I walked outside to the green waving grass and the green trees blowing in the wind and the beautiful blue sky, and I felt the power of life permeating me, and I thought, "This is Real!"
As I embraced this magnificent life force of Nature, the physical realm faded from view and I saw the brilliant light of the spirit of life, the eternal presence of the immortal intelligence, so beautiful and true that I immediately knew the physical world was merely an illusion that fades with time.
Beyond the illusion of time, space, energy, and motion is the eternal reality of the spirit of life. And this spirit communicated to me in the language of light, making its promise of radiant opulent abundance that would always be mine if only I kept faith in the light of truth.
I knew this light to be the God of all life, and I knew my God as my friend, the Creator of all that exists. It was a beautiful God. I looked to my God as my guide throughout my life, and since my parents were rarely present in my life, I looked to the spirit of life for my happiness and peace.
There exists a home movie of my family, my aunts, uncles, and cousins all walking along together, somewhat droning along, and here comes little Sharie, skipping through the crowd with such exuberance that to this day I can't help but burst out laughing just thinking about it.
I was a happy kid. I taught myself to swim, I taught myself to ride a bike, I taught myself to play the organ, I was an accomplished flutist in the band, was driven to do acrobatics of all kinds, and became known for my flexibility - splits all three ways, backbends, walk-overs, and hand-springs, I became the chess champion of my school, won an award for demonstrating an exhaustingly impressive memory, I won a ribbon for track, and I won the art award. This was the extent of my accomplishments by age eleven, with little adult supervision.
I've always remembered the intelligence and insight I had at four years old, and have acknowledged all children to be inherently brilliant.
As an adult, I worked with children for seven years. From babies to teenagers, and even college kids, I enjoyed their intelligence and humor, their keen observations and their many questions.
When my twin daughters were two years old, I was taking them for a walk one day when a woman passed asking, "How do you do it!"
"I treat them like intelligent beings... and they act accordingly," I answered with a snappy happy melody.
As I walked on, I thought of what I'd just said. I knew that's why my daughters were almost always happy. They never ever threw a fit, and very, very rarely cried.
They loved people and people loved them. They were always friendly and out-going, and very engaging to be with, and such great company.
I remember a time when they were just toddlers and we were out at the playground, and we could hear another toddler crying.
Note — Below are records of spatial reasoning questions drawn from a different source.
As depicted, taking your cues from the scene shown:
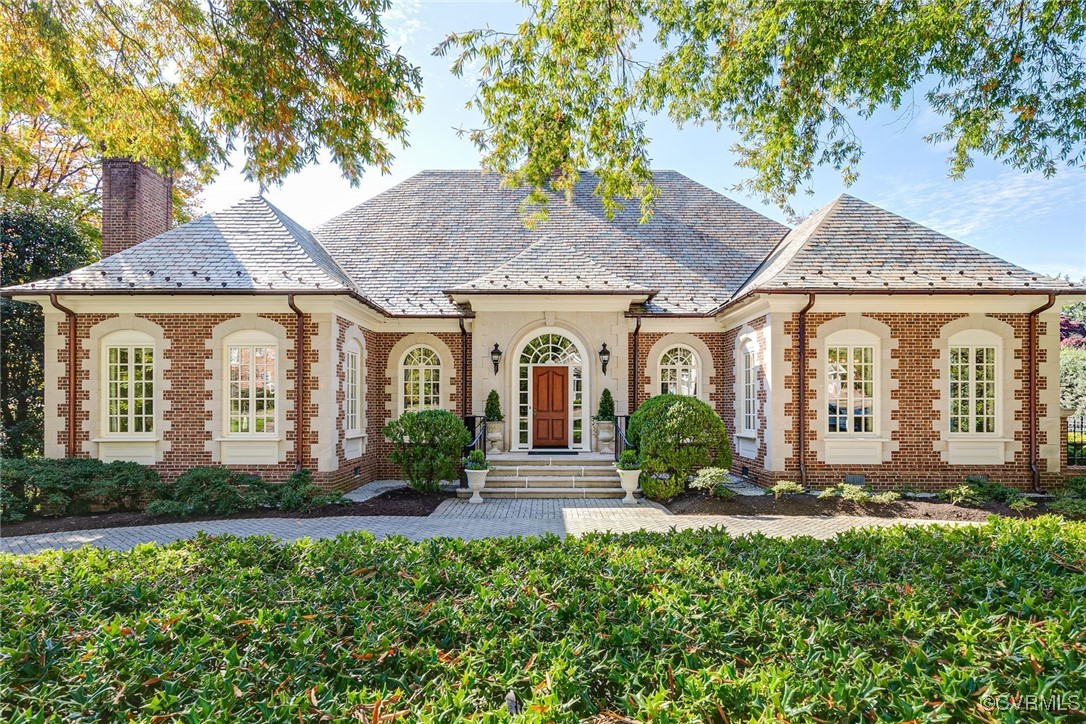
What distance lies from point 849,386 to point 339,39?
11.2 m

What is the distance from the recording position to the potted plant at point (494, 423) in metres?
12.8

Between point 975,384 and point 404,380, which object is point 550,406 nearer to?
point 404,380

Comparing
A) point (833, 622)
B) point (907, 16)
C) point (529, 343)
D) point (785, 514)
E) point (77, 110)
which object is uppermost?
point (907, 16)

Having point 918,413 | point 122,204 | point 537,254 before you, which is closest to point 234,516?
point 537,254

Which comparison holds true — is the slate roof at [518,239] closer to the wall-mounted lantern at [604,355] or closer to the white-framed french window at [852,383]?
the wall-mounted lantern at [604,355]

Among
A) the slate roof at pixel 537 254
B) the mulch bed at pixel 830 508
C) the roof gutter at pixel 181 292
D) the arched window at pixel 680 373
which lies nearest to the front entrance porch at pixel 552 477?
the mulch bed at pixel 830 508

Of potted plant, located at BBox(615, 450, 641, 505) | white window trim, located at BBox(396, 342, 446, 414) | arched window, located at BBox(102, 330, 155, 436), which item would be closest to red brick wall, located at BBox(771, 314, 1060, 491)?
potted plant, located at BBox(615, 450, 641, 505)

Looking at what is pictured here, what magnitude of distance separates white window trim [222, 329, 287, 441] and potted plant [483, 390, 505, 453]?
14.5 feet

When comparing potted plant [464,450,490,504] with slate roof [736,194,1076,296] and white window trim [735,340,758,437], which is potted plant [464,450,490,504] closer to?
white window trim [735,340,758,437]

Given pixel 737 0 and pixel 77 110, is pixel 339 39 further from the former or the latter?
pixel 737 0

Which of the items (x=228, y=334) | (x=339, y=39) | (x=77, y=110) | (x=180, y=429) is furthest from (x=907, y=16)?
(x=180, y=429)

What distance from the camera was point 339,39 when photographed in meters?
6.15

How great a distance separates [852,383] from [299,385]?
38.5 ft

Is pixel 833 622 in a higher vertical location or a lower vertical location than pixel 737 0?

And my daughter said, "Ahhh..." with such a tone of compassion that I was in awe of her awareness and empathy. She was only about 15 months old at the time.
I'd learned about a child's conscience from Little Lisa, a precious toddler I'd known years before I had children of my own. Lisa's conscience was so highly developed, her behavior so alarmingly bright that I remembered becoming aware that we must never violate a child's conscience, never violate the integrity of a child's presence of being.
Children are a precious gift. Please take care that you always respect them.